## Source passage:
New Report Summarizes Incarcerated Women's Access to Reproductive Health Care

By Rachel Walden — March 18, 2009

The March issue of the Guttmacher Institute’s journal, Perspectives on Sexual and Reproductive Health, includes a study on access to abortion [PDF] for incarcerated women in the United States, and found considerable variability in women’s access to these services.

The researchers sent surveys to correctional health providers across the country and asked questions about access to abortion, contraceptive counseling, and other women’s health issues, such as vaccine updates, STI screening, and mammography.

They received 286 responses; among the findings:

  • 68% of respondents indicated women at their facility were allowed to obtain an elective abortion if they requested one.
  • 54% percent of respondents who said yes reported that they also assist women in arranging an appointment for an abortion, and 88% replied that their facility arranges transportation for women seeking an elective abortion.
  • 71% of providers counseled women about contraceptive options at some point during their incarceration.

The authors also note, perhaps unsurprisingly, that “By all of the measures we assessed, abortion appears to be more accessible to incarcerated women in states with predominantly Democratic or bipartisan legislatures than in states with Republican-controlled legislatures.”

Spatial grounding data:
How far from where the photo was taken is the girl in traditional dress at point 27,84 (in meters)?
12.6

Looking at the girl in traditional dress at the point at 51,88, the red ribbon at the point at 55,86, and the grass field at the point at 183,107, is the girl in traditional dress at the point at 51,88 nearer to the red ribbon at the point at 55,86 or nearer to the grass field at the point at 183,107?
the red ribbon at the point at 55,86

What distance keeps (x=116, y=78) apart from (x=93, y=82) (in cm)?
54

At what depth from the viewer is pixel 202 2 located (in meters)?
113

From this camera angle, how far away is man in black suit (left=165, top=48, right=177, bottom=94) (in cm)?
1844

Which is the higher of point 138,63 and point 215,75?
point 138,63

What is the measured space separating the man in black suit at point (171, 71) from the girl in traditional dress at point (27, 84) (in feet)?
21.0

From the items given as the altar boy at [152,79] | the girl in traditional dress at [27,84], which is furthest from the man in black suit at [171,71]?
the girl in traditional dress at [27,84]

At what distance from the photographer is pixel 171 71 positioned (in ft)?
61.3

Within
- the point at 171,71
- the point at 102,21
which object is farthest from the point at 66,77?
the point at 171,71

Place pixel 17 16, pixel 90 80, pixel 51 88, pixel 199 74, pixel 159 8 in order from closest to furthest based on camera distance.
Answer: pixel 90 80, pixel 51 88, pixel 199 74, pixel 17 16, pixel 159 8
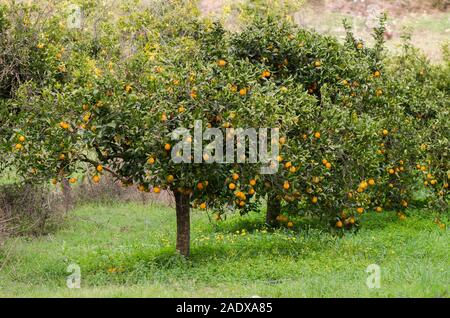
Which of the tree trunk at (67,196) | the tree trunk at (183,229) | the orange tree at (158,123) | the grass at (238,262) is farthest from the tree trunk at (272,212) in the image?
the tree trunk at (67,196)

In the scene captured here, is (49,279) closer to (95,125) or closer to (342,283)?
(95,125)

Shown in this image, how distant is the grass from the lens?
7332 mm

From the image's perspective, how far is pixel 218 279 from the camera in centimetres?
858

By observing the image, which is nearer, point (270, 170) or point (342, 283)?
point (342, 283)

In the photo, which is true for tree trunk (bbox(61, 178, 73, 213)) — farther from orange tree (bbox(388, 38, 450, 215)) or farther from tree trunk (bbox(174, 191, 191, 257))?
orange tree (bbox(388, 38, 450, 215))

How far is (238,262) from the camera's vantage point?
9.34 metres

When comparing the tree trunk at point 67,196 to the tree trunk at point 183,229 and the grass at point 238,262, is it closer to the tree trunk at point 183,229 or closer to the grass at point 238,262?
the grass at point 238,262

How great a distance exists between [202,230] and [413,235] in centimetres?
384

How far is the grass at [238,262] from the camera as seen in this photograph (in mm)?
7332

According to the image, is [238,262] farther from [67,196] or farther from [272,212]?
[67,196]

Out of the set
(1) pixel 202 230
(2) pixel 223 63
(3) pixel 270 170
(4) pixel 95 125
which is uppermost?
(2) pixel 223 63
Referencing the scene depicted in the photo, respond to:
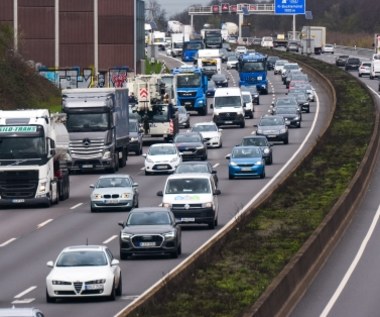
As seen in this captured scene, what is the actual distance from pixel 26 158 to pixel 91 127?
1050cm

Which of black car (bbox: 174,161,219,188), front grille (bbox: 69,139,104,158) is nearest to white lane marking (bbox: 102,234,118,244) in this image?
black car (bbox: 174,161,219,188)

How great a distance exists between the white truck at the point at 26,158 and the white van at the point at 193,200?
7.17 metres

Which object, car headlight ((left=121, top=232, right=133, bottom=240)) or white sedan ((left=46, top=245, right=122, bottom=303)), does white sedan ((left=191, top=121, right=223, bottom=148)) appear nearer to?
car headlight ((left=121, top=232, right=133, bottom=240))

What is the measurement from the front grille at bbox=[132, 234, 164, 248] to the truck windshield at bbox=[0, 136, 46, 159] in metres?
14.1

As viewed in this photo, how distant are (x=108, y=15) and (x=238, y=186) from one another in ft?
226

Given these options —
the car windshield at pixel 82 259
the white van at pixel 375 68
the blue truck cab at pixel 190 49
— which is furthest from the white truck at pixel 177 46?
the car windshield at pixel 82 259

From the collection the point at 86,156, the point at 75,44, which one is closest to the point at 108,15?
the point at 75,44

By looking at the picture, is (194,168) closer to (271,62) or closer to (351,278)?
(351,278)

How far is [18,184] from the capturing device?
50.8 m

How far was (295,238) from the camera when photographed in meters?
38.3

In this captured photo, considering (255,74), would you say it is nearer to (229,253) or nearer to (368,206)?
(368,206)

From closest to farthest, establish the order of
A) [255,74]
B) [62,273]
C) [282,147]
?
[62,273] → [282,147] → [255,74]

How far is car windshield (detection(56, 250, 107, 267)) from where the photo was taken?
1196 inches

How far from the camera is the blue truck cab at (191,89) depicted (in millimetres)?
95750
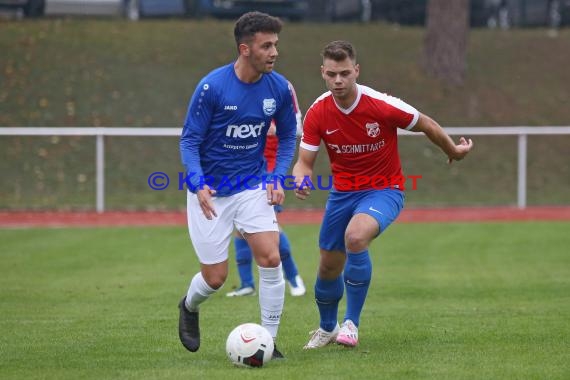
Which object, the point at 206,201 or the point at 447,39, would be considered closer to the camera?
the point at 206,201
==
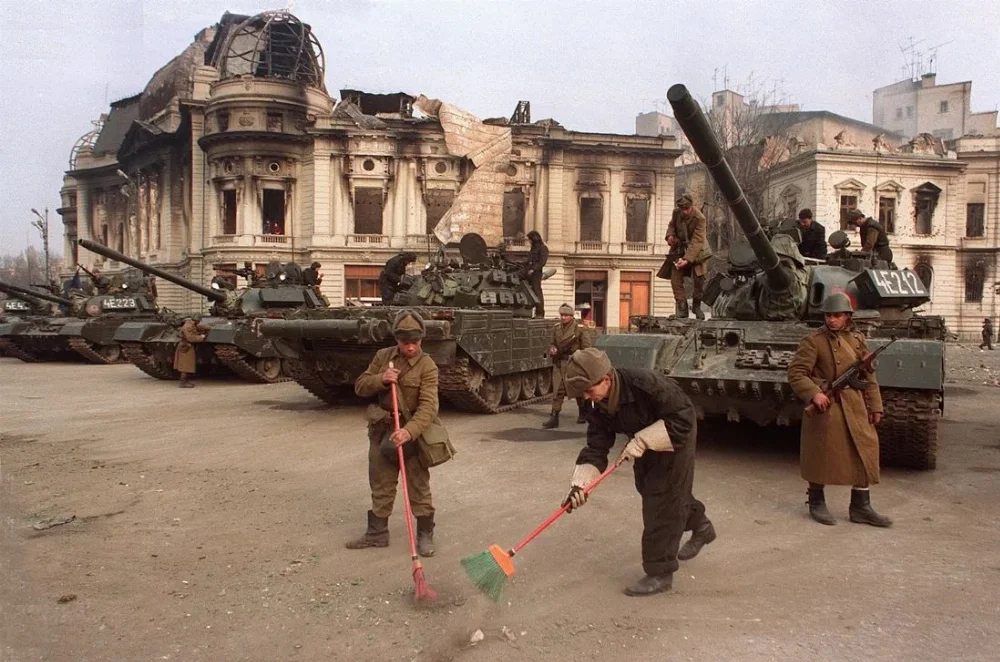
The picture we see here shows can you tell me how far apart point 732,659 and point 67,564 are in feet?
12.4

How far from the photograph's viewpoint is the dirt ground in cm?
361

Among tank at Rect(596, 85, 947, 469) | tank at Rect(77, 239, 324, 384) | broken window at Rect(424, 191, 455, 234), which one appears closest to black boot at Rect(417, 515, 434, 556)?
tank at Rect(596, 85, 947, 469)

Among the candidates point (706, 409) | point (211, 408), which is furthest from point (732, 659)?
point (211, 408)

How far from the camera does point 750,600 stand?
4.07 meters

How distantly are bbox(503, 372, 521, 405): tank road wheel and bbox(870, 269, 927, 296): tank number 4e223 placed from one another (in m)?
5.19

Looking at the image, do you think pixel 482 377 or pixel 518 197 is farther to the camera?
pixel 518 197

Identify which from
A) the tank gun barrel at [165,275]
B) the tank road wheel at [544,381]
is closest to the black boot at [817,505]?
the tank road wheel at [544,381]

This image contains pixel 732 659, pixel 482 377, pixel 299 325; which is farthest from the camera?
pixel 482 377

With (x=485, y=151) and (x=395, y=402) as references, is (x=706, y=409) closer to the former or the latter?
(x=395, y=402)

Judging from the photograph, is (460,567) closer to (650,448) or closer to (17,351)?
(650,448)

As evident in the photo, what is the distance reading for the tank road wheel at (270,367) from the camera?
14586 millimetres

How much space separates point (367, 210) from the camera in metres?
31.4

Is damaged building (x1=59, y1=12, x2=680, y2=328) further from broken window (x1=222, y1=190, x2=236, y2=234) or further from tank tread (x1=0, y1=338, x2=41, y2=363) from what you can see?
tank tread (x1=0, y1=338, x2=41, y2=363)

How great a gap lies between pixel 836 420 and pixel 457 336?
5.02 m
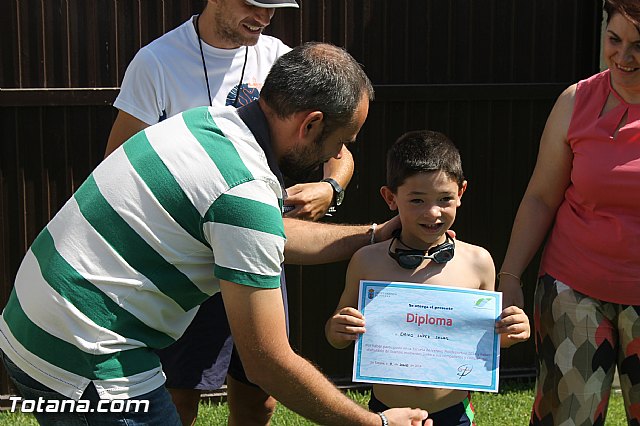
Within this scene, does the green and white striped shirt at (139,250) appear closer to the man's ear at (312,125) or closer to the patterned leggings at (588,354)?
* * *
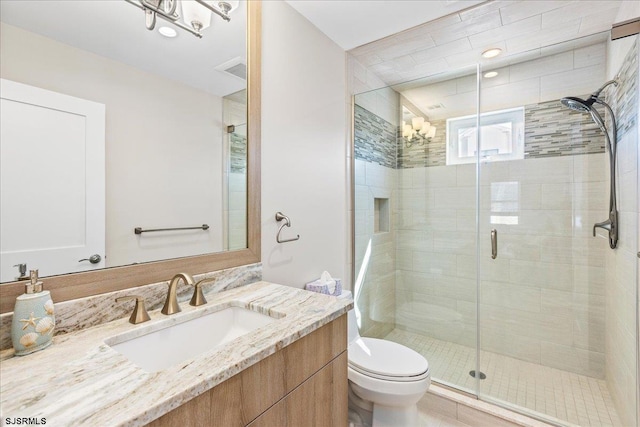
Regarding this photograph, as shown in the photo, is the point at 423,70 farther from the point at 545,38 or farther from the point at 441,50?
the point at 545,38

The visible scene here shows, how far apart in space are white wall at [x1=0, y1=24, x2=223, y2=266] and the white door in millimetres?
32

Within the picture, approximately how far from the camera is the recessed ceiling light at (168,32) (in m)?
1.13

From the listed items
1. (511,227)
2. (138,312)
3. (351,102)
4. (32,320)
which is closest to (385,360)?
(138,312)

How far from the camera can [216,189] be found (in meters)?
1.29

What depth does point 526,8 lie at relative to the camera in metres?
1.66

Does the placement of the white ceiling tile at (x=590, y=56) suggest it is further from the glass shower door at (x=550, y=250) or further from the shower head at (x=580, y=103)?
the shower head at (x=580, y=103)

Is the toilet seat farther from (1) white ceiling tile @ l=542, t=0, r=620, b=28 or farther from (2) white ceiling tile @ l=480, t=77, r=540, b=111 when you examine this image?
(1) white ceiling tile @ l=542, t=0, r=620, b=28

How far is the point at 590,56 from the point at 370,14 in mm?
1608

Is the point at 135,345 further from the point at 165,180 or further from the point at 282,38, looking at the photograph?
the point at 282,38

## Work required:
Please answer these questions using the article on incarcerated women's access to reproductive health care:
(a) Which journal published the study?
(b) How many survey responses did the researchers receive?
(c) What percentage of providers counseled women about contraceptive options at some point during their incarceration?

## Reply to the task:
(a) Perspectives on Sexual and Reproductive Health
(b) 286
(c) 71%